Ma cliente est poursuivie pour diffamation et imputation dommageable, des infractions prévues et réprimées par le Code pénal de la République Démocratique du Congo. C’est une situation qui, au-delà de la procédure individuelle, soulève des questions fondamentales sur la liberté de la presse et le respect des droits de la défense dans notre pays.
Je tiens à le rappeler avec force : en droit congolais comme dans toute démocratie digne de ce nom, la liberté est le principe et la détention l’exception. La détention préventive n’est pas une punition anticipée. Elle est une mesure de dernier recours, qui ne devrait être ordonnée que si elle est absolument nécessaire pour la manifestation de la vérité, pour empêcher la fuite du prévenu, ou pour maintenir l’ordre public.

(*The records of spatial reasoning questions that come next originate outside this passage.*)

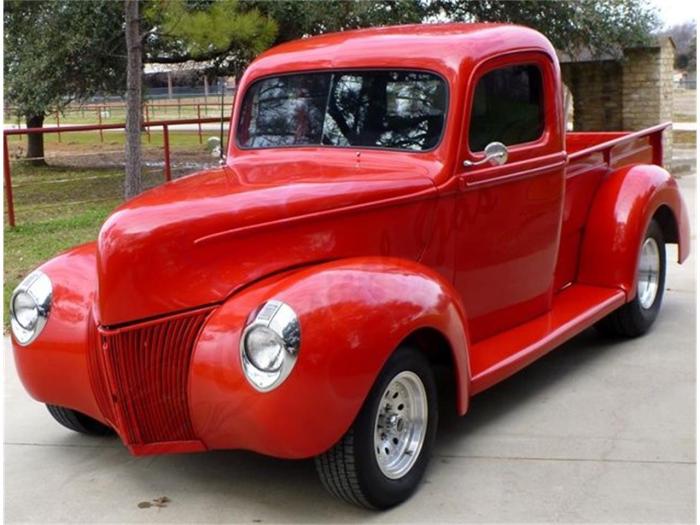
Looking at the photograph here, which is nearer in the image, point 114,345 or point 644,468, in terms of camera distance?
point 114,345

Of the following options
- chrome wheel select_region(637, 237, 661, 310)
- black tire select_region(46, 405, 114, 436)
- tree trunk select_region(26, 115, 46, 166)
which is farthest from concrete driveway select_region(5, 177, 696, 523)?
tree trunk select_region(26, 115, 46, 166)

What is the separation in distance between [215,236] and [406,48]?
1.60 meters

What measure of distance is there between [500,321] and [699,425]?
107 cm

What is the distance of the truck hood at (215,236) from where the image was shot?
140 inches

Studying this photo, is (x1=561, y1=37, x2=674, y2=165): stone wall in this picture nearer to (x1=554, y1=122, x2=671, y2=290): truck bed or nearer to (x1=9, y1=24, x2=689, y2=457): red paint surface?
(x1=554, y1=122, x2=671, y2=290): truck bed

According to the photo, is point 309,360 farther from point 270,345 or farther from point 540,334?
point 540,334

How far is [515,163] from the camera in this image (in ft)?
15.5

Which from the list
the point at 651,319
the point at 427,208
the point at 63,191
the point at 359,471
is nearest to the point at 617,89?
the point at 63,191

Je le dis avec conviction : la détention de ma cliente est une violation flagrante des principes de justice. Elle entrave son travail, porte atteinte à sa dignité et envoie un signal très inquiétant à l’ensemble de la profession journalistique. Elle est aussi, à l’heure où notre démocratie se construit, un recul pour notre pays tout entier.
C’est pourquoi nous continuerons de nous battre pour sa libération immédiate. Nous demandons à la justice congolaise, et en particulier aux magistrats en charge de ce dossier, de faire preuve d’indépendance, de courage et de sagesse. Nous demandons qu’ils appliquent le droit, rien que le droit, en respectant les principes fondamentaux qui protègent la liberté d’expression.